Document passage:
After assembling your victim, and installing your Linux distro of choice (just do a basic install, we will do all the drive preparation and partitioning later)… At this time you’ll need a monitor and keyboard attached to the NAS.

Network setup
First we have to set up networking. If you didn’t set it up during installation, it probably defaults to DHCP. DHCP is bad because that means your server’s IP will change all the time. You can set static IP in /etc/network/interfaces (on Debian/Ubuntu at least), and remember to set your router to exclude that IP from the DHCP pool, otherwise it may hand out this IP to another computer, and bad things will happen.

Here is my /etc/network/interfaces (note the weird address for router. I have a weird router. Yours is probably at .1)

# This file describes the network interfaces available on your system
# and how to activate them. For more information, see interfaces(5).

# The loopback network interface
auto lo
iface lo inet loopback

# The primary network interface
auto eth0
#iface eth0 inet static
iface eth0 inet static
address 192.168.1.50
netmask 255.255.255.0
gateway 192.168.1.254

Then do

ifdown eth0
ifup eth0

to reset the network interface (if you are doing this over ssh, make sure you type them in one line… “ifdown eth0 && ifup eth0″ for obvious reasons).

Make sure the interface is running at 1000 mbps, full duplex

matthew@nas:~$ dmesg|grep eth0
[ 1.713278] e1000: eth0: e1000_probe: Intel(R) PRO/1000 Network Connection
[ 15.115988] ADDRCONF(NETDEV_UP): eth0: link is not ready
[ 15.145697] e1000: eth0 NIC Link is Up 1000 Mbps Full Duplex, Flow Control: RX/TX
[ 15.146953] ADDRCONF(NETDEV_CHANGE): eth0: link becomes ready
[ 25.840015] eth0: no IPv6 routers present
[ 229.880116] e1000: eth0 NIC Link is Down
[ 323.301869] e1000: eth0 NIC Link is Up 1000 Mbps Full Duplex, Flow Control: RX/TX

Everything from this point on can be done over the network with SSH!

Data extract:
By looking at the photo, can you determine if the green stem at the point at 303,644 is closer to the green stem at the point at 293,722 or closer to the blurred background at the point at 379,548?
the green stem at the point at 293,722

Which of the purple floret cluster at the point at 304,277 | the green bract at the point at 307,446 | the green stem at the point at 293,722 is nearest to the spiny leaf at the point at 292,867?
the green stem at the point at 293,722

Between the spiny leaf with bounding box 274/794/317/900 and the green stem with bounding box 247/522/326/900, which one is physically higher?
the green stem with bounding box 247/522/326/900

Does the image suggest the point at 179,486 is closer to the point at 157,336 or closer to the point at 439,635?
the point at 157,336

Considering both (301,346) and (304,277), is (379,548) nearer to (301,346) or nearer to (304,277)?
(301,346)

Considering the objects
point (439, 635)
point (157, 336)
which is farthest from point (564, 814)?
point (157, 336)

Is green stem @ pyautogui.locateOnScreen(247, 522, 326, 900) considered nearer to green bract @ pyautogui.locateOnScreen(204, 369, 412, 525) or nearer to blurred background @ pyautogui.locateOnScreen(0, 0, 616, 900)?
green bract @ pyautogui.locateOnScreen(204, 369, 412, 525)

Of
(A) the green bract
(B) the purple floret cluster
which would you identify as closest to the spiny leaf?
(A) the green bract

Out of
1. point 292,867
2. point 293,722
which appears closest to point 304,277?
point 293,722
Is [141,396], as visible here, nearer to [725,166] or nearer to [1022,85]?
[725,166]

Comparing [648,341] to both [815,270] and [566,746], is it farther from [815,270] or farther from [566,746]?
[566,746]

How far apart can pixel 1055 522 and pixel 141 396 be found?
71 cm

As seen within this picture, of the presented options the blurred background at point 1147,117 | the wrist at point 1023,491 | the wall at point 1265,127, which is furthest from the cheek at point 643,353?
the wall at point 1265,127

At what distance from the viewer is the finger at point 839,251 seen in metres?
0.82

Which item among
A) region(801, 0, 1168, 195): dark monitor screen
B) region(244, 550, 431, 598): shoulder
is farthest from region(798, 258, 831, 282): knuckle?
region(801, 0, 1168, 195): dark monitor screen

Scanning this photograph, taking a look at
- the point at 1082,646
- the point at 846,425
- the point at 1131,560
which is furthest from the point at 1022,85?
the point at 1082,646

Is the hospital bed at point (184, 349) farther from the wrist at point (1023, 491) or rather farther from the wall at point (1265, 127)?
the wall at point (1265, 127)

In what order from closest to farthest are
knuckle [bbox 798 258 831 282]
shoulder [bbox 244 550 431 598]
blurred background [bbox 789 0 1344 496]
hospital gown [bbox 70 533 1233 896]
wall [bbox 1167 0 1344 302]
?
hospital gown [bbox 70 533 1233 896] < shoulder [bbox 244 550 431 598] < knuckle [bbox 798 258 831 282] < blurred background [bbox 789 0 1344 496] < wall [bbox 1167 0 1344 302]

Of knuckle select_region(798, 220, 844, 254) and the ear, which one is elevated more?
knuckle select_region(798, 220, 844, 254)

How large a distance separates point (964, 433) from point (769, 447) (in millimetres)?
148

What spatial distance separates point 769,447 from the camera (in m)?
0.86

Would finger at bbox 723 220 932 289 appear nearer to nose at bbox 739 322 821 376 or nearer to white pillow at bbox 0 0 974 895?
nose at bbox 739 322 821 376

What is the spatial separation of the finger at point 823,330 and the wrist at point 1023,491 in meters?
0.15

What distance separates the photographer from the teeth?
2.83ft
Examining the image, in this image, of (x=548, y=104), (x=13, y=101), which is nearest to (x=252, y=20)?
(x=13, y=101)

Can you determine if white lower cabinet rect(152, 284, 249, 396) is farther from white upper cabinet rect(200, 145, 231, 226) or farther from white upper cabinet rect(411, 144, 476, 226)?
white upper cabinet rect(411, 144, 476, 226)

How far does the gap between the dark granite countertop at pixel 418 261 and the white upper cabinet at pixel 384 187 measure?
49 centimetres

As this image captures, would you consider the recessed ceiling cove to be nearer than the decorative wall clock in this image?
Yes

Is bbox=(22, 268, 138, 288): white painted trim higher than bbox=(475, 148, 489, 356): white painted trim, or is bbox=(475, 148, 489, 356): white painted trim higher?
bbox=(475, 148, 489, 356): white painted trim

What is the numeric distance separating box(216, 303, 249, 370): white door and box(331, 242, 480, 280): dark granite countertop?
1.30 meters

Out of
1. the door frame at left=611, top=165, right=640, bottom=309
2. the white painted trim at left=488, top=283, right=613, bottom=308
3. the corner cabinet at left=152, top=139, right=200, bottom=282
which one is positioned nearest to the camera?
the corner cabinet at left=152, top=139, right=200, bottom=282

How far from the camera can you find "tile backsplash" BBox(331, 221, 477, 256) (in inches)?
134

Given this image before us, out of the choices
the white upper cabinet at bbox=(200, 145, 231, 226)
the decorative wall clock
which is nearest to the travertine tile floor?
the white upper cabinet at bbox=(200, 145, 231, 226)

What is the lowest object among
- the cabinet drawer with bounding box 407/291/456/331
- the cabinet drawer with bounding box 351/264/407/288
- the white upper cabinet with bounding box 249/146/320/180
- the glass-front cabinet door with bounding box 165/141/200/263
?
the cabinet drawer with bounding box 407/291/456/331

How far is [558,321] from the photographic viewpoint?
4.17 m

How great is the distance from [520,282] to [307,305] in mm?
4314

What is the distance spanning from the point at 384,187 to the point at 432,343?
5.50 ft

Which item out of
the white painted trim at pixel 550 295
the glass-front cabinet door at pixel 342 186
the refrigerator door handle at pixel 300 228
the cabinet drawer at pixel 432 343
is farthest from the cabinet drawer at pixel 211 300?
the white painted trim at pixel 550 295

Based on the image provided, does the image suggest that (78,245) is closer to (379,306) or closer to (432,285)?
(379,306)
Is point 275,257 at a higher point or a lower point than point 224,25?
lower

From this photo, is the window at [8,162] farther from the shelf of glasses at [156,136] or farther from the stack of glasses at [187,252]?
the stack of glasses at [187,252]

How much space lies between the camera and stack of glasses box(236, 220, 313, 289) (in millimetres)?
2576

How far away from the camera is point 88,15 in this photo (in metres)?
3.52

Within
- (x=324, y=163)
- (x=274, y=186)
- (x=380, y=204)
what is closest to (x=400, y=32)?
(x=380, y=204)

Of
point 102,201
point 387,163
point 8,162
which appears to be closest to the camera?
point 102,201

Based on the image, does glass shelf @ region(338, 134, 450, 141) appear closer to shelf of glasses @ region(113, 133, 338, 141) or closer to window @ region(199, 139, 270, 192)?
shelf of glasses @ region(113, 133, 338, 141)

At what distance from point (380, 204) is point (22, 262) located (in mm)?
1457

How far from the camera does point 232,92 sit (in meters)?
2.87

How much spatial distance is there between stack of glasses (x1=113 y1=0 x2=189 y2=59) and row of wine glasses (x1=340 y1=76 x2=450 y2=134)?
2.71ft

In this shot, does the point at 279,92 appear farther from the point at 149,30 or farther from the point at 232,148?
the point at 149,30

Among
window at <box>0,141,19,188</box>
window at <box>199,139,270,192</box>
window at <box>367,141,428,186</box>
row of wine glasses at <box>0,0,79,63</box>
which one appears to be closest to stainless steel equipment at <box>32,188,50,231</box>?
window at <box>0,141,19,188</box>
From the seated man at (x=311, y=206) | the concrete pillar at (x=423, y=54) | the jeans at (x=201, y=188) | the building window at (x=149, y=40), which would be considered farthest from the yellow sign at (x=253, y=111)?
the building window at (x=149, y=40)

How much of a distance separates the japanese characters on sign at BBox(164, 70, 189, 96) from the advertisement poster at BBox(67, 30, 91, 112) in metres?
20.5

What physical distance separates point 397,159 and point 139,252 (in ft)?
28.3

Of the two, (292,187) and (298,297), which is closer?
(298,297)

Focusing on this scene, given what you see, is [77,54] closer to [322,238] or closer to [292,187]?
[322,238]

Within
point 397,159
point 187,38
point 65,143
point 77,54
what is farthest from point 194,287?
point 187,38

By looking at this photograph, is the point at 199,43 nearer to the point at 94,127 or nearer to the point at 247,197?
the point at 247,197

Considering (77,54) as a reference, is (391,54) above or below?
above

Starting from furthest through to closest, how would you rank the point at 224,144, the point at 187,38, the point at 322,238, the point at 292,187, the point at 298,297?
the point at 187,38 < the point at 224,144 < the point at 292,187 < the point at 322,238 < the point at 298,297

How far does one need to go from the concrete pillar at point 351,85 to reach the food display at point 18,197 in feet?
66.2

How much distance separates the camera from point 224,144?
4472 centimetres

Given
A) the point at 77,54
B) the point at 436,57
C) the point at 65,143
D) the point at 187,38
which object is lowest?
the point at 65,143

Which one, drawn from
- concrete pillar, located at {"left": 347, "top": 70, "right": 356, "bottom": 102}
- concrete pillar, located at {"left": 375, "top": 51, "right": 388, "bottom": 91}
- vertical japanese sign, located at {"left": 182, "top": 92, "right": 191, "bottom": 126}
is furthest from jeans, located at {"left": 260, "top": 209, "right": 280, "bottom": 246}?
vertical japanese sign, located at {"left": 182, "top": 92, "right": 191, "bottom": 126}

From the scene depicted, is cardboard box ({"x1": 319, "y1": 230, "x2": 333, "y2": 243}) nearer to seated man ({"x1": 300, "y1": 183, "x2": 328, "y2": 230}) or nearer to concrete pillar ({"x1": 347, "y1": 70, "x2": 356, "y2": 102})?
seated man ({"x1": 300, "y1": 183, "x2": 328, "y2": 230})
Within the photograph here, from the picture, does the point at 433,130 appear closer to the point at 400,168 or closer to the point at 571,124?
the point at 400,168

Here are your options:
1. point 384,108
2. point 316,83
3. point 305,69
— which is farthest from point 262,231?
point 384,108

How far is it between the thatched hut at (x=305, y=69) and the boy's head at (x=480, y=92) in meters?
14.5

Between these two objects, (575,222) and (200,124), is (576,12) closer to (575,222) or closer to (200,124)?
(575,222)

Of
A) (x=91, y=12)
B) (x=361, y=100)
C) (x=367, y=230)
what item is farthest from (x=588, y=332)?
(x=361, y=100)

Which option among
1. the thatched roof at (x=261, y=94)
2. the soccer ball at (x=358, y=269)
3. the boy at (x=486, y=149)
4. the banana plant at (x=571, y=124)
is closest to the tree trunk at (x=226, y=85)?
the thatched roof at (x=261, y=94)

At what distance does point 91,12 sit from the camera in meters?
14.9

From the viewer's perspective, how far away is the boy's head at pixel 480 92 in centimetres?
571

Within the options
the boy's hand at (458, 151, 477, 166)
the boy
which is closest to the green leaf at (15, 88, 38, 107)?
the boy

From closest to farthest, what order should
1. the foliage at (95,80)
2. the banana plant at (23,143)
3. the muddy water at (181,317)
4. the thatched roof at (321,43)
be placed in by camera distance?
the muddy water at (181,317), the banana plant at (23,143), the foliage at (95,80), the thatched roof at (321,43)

Given task 1: Identify every one of the rows above that contains the string "drawer", and copy each of those lines in full, treating uppercase and lowercase letters as different.
Given task 2: Continue the guide to setting up networking on a Linux NAS from where it stops, picking up after its last sentence.

Written response 1:
- the cabinet drawer with bounding box 407/291/456/331
- the cabinet drawer with bounding box 351/264/407/288
the cabinet drawer with bounding box 407/291/456/331
the cabinet drawer at pixel 432 343
is farthest from the cabinet drawer at pixel 211 300?

Written response 2:
Disk preparation

Since the disks are brand new (or only has data you don’t care about), now would be a good time to do a destructive read-write test to make sure the media is good. This is especially important if you are using old harddrives. Not required, just recommended.

In my case, my data drives are /dev/sda and /dev/sdb

badblocks -w -v -s /dev/sda
badblocks -w -v -s /dev/sdb

They can be run at the same time. Will take a few hours (7 hr for my 1TB) depending on your drives. Make sure no errors are reported.

Then, we can partition the data drives. They will each get a huge partition with RAID type. It’s a special partition type that tells mdadm (Linux’s RAID manager) the partition is part of an array.

Any Linux partitioning program will do. fdisk, cfdisk, parted, etc. Note that if you have an “Advanced Format” (4K sectors) disk like I do, you’ll want to make sure the program you use properly aligns your partition to multiple of 8 sectors, since AF drives lie to the OS that they have 512 bytes sectors for backward compatibility (http://wdc.custhelp.com/app/answers/detail/a_id/5655/~/how-to-install-a-wd-advanced-format-drive-on-a-non-windows-operating-system).

matthew@nas:~$ sudo fdisk /dev/sda
Device contains neither a valid DOS partition table, nor Sun, SGI or OSF disklabel
Building a new DOS disklabel with disk identifier 0xcacafadd.
Changes will remain in memory only, until you decide to write them.
After that, of course, the previous content won’t be recoverable.

Warning: invalid flag 0×0000 of partition table 4 will be corrected by w(rite)

WARNING: DOS-compatible mode is deprecated. It’s strongly recommended to
switch off the mode (command ‘c’) and change display units to
sectors (command ‘u’).

Command (m for help): u
Changing display/entry units to sectors

Command (m for help): p

Disk /dev/sda: 1000.2 GB, 1000204886016 bytes
255 heads, 63 sectors/track, 121601 cylinders, total 1953525168 sectors
Units = sectors of 1 * 512 = 512 bytes
Sector size (logical/physical): 512 bytes / 512 bytes
I/O size (minimum/optimal): 512 bytes / 512 bytes
Disk identifier: 0xcacafadd

Device Boot Start End Blocks Id System

Command (m for help): n
Command action
e extended
p primary partition (1-4)
p
Partition number (1-4): 1
First sector (63-1953525167, default 63): 64
Last sector, +sectors or +size{K,M,G} (64-1953525167, default 1953525167): +1953525096

Command (m for help): p

Disk /dev/sda: 1000.2 GB, 1000204886016 bytes
255 heads, 63 sectors/track, 121601 cylinders, total 1953525168 sectors
Units = sectors of 1 * 512 = 512 bytes
Sector size (logical/physical): 512 bytes / 512 bytes
I/O size (minimum/optimal): 512 bytes / 512 bytes
Disk identifier: 0xcacafadd

Device Boot Start End Blocks Id System
/dev/sda1 64 1953525160 976762548+ 83 Linux

Command (m for help): t
Selected partition 1
Hex code (type L to list codes): FD
Changed system type of partition 1 to fd (Linux raid autodetect)

Command (m for help): w
The partition table has been altered!

Calling ioctl() to re-read partition table.
Syncing disks.

Same for the other disk.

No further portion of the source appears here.